Advanced Television

Academic: Binge On violates net neutrality

February 1, 2016

By Colin Mann

Barbara van Schewick, Professor of Law and Helen L. Crocker Faculty Scholar at Stanford Law School, Director of Stanford Law School’s Center for Internet and Society, has suggested that US telco T-Mobile’s Binge On service introduced in November 2015 that offers ‘unlimited’ video streaming from selected providers violates key net neutrality principles as currently offered and harms user choice, innovation, competition, and free speech online.

In a detailed paper – T-Mobile’s Binge On Violates Key Net Neutrality Principles – van Schewick, suggests that Binge On undermines the core vision of net neutrality: Internet service providers (ISPs) that connect us to the Internet should not act as gatekeepers that pick winners and losers online by favouring some applications over others. She says that by exempting Binge On video from using customers’ data plans, T-Mobile is favouring video from the providers it adds to Binge On over other video.

She notes that T-Mobile claims that it does not intend to become a gatekeeper on the Internet: It says Binge On is open to all legal video streaming providers at no cost, as long as they can meet some “simple technical requirements”, but van Schewick suggests the requirements published on T-Mobile’s website are substantial.

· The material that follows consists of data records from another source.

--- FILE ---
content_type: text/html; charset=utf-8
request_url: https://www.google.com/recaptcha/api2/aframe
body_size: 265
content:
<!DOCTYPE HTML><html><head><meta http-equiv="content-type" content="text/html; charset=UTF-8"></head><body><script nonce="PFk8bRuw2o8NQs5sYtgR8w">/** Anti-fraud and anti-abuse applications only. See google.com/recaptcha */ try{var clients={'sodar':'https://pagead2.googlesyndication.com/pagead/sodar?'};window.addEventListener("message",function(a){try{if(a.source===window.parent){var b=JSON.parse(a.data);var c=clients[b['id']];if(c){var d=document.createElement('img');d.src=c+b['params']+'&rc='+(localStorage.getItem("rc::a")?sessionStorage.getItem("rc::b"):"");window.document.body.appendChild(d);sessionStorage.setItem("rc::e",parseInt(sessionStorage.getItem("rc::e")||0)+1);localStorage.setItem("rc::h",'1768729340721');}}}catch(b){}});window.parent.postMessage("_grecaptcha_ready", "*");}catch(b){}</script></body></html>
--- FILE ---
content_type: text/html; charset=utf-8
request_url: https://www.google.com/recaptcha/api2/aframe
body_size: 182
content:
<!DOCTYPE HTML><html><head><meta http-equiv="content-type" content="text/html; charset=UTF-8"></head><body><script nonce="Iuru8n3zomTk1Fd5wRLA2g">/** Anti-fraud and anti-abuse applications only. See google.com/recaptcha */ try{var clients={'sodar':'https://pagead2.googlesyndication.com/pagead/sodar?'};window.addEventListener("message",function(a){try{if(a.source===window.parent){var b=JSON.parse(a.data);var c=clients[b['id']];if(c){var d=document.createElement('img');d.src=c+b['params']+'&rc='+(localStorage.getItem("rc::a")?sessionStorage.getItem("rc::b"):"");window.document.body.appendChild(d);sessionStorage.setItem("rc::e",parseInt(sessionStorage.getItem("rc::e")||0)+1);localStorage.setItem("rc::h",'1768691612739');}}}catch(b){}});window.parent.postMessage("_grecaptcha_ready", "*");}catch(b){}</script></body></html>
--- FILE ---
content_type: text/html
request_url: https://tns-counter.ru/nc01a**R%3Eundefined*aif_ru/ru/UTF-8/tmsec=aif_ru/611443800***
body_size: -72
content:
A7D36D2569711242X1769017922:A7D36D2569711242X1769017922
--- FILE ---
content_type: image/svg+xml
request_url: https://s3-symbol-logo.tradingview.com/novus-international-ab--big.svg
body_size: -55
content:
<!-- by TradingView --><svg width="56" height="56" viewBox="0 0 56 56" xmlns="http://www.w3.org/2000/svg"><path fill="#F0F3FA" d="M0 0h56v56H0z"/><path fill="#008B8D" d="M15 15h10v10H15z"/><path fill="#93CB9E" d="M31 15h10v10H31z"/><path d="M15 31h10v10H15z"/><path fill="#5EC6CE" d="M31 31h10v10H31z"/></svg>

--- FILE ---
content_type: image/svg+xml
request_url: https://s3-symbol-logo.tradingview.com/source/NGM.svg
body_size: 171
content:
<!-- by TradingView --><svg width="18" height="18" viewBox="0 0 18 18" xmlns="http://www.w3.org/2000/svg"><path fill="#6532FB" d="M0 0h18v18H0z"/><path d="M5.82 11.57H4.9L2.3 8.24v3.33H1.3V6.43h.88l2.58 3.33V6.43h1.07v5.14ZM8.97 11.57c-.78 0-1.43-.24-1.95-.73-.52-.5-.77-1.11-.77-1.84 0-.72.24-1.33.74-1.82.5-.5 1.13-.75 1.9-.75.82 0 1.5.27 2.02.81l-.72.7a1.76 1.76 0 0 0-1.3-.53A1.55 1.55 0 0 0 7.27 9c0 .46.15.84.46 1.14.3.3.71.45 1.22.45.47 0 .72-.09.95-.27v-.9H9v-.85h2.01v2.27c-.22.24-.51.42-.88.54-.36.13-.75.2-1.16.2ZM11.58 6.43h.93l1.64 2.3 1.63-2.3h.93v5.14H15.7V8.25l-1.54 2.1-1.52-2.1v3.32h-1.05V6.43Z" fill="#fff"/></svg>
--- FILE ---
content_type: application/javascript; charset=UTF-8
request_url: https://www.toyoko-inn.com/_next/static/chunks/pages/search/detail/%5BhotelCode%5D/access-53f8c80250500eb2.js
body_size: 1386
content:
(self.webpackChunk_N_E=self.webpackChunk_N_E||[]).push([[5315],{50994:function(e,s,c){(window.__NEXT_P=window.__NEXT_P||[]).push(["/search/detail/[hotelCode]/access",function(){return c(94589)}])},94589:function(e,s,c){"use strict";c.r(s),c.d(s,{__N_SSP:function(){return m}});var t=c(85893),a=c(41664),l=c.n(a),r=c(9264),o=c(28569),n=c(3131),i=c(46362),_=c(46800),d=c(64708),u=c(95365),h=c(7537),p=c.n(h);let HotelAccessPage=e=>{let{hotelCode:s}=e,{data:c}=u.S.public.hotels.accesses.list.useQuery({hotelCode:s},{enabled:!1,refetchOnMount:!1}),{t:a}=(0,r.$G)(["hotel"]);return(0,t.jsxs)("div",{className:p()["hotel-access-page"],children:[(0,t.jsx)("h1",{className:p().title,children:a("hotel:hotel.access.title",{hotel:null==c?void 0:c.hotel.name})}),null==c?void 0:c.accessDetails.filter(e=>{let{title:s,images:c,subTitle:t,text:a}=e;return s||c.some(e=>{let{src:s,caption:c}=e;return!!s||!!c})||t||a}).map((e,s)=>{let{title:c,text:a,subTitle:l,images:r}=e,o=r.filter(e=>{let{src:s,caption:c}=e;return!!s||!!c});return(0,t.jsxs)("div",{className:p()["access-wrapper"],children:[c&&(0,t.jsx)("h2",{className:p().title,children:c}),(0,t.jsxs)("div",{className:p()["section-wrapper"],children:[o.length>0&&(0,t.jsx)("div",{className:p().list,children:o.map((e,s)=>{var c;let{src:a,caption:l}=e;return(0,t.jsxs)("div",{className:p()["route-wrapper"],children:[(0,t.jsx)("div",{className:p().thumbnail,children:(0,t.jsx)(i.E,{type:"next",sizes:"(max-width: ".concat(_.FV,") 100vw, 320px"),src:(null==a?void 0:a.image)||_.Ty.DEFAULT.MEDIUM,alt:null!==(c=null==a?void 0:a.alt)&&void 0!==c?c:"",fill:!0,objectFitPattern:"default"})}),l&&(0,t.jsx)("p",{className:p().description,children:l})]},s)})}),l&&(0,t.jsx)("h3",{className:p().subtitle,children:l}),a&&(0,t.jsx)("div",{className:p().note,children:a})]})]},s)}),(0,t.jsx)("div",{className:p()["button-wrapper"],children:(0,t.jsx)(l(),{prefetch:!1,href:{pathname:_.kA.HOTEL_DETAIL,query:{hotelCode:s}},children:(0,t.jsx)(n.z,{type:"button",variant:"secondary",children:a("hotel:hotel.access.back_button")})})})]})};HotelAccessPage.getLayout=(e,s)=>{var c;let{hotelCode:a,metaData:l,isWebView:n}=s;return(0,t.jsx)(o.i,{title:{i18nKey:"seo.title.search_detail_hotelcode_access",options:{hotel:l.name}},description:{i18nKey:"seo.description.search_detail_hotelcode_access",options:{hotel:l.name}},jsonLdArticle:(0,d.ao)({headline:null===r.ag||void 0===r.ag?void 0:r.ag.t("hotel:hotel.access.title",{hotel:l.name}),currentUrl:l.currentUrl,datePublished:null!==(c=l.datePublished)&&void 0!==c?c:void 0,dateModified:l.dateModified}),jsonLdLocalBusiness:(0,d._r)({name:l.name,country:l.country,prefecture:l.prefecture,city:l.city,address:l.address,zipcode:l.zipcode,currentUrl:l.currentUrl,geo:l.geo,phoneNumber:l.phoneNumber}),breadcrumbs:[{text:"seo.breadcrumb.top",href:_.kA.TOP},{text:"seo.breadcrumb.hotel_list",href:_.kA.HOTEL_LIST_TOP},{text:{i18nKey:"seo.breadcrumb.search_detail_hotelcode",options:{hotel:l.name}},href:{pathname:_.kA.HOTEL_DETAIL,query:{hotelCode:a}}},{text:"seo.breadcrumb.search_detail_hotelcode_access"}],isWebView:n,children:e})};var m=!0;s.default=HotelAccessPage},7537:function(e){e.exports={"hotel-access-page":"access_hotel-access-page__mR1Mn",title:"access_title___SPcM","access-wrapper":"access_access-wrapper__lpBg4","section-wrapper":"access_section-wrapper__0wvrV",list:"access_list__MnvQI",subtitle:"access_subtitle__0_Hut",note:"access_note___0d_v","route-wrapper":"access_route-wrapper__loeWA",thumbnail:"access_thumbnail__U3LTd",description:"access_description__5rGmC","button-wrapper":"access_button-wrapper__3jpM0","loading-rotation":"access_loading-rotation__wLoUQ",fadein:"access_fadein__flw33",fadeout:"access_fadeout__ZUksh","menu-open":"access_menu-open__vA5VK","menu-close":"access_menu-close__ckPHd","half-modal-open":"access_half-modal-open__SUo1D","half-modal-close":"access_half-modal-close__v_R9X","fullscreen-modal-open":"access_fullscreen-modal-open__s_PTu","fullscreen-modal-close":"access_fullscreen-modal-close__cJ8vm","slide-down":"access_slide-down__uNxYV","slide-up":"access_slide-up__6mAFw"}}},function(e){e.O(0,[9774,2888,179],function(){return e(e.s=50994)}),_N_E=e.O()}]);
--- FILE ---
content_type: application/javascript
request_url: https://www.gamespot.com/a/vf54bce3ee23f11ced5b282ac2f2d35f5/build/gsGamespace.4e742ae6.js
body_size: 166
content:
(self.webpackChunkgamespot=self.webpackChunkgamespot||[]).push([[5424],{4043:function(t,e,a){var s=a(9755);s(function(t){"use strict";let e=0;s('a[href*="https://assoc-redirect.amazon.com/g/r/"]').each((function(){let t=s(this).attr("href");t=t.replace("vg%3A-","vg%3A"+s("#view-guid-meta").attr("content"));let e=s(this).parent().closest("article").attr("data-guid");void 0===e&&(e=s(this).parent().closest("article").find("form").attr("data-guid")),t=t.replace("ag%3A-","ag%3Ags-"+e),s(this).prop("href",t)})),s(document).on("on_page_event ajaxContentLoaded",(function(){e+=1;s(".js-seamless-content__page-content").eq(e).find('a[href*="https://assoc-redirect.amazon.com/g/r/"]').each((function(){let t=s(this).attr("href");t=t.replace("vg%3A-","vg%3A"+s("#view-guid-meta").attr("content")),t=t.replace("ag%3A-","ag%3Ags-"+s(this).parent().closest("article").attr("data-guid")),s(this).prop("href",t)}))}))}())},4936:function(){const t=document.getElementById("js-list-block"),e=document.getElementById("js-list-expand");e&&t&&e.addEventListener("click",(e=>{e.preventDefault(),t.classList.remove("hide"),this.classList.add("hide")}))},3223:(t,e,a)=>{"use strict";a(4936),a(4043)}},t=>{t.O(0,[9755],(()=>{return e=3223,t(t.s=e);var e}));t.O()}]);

“They categorically exclude providers that use the User Datagram Protocol (UDP), making it impossible for innovative providers such as YouTube to join. They discriminate against providers that use encryption, a practice that is becoming the industry standard. While some providers can join easily; a significant number will need to work with T-Mobile to determine whether their service can be part of Binge On. Many will have to invest time and resources to adapt their service to T-Mobile’s systems. The smaller the provider, the longer it will likely take for T-Mobile to get to it,” she suggests.

“The result: Binge On allows some providers to join easily and creates lasting barriers for others, especially small players, non-commercial providers, and start-ups. As such, the programme harms competition, user choice, free expression, and innovation,” she concludes.